* _Instructions for the task_
Filter the data for "birdother" and copy matching lines.

[Recorded data]

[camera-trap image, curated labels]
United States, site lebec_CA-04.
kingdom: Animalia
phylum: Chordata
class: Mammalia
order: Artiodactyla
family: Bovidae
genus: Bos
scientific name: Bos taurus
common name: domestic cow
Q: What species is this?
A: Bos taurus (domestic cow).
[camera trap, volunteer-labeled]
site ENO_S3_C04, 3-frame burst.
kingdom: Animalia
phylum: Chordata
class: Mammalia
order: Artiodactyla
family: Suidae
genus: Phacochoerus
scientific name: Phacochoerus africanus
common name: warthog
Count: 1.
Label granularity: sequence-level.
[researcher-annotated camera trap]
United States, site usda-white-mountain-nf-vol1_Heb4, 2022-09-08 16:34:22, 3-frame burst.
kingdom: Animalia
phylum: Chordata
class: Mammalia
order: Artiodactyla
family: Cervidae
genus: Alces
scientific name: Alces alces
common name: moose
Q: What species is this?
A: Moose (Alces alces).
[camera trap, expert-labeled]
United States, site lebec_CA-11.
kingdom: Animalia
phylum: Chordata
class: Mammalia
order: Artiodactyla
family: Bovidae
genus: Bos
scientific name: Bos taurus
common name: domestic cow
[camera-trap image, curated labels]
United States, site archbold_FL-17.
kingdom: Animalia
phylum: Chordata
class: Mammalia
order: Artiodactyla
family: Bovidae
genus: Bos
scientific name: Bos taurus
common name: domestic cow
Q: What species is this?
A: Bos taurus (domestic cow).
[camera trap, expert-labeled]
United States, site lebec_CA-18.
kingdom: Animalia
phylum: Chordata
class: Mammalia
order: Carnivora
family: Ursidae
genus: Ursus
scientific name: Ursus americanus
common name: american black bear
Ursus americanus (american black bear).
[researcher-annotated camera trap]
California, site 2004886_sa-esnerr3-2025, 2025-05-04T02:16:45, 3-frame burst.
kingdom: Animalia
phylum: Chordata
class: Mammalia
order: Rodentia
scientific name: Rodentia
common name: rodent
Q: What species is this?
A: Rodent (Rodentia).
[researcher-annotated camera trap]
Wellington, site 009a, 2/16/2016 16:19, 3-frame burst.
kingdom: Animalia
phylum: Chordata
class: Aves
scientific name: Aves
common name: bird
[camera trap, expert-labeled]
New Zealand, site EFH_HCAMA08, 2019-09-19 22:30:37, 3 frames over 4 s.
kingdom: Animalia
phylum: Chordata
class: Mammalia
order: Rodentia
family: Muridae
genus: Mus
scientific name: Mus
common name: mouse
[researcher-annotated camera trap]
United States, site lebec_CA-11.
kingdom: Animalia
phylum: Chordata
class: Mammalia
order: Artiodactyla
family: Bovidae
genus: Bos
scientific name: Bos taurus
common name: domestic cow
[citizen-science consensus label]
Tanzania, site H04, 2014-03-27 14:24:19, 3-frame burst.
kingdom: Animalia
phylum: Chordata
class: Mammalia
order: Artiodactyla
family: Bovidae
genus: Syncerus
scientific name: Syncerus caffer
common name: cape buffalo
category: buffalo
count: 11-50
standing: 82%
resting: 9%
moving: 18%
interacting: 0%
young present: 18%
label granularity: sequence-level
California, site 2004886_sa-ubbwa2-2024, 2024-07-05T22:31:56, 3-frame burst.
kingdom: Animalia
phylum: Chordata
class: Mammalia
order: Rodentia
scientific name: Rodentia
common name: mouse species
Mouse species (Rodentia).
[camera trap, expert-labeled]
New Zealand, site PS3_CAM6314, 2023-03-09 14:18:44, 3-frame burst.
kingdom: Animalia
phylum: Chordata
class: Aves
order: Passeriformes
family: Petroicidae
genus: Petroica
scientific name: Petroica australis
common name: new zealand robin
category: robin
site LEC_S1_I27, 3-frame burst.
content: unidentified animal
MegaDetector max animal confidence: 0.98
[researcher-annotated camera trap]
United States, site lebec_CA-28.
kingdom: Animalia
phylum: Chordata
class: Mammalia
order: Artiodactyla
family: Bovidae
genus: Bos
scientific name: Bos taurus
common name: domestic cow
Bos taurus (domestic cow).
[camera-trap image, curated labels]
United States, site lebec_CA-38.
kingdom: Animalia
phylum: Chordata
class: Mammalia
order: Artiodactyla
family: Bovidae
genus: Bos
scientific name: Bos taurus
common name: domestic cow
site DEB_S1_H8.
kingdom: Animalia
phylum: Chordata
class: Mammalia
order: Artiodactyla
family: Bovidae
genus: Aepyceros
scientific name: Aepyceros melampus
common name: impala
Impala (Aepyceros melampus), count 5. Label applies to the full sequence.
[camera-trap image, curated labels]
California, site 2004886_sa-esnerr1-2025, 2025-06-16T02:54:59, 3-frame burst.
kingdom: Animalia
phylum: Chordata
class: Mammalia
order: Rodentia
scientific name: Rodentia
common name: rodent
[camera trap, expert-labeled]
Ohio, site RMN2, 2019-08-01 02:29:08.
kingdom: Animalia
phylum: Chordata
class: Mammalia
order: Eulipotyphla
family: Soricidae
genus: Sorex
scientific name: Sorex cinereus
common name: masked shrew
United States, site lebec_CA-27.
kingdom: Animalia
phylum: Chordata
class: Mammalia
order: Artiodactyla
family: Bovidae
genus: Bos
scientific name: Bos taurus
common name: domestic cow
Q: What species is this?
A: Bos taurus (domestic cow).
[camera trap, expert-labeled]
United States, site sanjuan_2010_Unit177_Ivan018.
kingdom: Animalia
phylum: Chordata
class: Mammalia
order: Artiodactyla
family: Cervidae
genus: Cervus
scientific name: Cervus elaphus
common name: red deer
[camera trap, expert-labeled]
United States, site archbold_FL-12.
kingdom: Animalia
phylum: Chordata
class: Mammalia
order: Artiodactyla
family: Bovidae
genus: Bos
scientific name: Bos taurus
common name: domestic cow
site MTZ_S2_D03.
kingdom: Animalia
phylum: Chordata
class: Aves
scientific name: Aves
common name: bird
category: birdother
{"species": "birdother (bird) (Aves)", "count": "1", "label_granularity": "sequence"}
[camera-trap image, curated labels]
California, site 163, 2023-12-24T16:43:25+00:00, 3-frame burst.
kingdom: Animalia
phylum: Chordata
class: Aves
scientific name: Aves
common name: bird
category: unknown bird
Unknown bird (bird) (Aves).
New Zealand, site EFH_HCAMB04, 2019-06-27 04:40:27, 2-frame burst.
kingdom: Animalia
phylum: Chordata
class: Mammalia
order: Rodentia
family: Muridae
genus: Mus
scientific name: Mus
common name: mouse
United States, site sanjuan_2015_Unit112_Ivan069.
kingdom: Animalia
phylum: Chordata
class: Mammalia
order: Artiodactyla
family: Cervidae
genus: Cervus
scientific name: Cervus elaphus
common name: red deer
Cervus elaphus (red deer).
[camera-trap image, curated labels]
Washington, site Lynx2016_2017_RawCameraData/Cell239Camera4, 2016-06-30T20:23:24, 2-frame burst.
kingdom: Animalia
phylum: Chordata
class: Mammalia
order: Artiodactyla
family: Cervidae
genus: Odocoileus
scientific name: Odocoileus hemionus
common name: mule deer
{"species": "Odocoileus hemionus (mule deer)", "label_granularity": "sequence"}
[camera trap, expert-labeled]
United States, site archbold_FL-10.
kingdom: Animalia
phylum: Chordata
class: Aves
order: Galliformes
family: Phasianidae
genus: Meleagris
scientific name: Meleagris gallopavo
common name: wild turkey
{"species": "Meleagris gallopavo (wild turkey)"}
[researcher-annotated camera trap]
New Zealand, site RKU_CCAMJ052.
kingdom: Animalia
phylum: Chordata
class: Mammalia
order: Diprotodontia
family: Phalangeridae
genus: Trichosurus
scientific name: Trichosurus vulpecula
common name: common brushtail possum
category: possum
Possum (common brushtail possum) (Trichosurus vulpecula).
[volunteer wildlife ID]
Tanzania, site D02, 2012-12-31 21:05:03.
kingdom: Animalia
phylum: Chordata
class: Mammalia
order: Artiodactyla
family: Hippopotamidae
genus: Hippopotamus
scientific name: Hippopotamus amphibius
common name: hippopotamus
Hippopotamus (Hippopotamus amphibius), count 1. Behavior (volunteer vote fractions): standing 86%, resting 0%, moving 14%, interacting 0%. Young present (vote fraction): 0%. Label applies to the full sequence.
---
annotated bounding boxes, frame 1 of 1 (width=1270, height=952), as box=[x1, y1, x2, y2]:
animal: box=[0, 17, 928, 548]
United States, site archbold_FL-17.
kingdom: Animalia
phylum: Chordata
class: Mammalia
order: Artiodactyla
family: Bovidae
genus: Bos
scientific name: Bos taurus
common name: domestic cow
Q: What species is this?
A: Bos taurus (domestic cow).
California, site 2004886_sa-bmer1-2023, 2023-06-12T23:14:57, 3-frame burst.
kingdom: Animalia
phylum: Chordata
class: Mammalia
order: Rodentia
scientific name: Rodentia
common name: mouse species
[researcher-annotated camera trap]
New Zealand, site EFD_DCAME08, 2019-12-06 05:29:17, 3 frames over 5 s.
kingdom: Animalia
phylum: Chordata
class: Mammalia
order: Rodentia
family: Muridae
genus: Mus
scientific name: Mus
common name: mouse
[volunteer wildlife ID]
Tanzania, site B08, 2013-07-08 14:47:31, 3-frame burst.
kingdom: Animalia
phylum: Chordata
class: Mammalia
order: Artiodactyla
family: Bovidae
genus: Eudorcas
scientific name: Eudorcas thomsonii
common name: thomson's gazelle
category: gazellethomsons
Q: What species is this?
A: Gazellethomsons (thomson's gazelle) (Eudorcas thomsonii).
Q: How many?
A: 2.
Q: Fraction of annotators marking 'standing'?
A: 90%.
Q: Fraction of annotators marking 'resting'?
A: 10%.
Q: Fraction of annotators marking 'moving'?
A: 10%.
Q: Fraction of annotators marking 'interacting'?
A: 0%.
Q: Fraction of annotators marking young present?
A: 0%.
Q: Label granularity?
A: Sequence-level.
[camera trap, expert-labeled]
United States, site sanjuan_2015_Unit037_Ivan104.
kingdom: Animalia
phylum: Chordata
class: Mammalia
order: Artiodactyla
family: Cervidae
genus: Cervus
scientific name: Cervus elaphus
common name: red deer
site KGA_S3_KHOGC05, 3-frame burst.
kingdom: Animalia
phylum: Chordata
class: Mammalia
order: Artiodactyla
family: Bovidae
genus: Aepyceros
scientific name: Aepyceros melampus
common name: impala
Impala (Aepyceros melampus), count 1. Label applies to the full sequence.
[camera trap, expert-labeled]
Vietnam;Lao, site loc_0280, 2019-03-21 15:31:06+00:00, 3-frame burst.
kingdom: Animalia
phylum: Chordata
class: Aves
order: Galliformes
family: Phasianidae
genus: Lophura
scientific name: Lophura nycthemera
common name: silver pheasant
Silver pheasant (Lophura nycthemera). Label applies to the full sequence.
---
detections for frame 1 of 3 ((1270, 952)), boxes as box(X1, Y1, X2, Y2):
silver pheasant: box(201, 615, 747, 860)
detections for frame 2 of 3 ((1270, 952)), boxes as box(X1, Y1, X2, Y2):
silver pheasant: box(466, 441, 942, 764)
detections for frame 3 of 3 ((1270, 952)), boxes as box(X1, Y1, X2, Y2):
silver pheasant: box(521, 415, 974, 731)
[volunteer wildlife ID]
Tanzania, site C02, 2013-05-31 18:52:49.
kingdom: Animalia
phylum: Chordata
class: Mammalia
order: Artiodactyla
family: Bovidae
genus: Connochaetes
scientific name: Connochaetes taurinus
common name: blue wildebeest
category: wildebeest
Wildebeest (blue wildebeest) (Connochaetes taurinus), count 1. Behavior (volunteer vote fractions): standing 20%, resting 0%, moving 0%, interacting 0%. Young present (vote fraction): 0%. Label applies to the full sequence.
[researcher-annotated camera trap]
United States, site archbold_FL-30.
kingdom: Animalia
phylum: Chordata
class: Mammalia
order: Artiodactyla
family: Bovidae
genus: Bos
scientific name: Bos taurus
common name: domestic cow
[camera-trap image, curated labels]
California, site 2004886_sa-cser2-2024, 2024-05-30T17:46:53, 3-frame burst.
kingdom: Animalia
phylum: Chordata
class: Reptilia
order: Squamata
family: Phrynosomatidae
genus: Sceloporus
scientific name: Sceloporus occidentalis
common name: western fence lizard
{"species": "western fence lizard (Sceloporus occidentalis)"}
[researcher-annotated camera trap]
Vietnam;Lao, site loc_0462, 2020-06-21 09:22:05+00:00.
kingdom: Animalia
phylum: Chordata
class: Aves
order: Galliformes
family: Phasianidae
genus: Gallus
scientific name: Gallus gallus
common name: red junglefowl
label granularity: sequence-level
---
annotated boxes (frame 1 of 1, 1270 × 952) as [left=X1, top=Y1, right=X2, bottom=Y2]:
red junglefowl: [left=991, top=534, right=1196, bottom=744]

* _Exercise answer_
category: birdother
{"species": "birdother (bird) (Aves)", "count": "1", "label_granularity": "sequence"}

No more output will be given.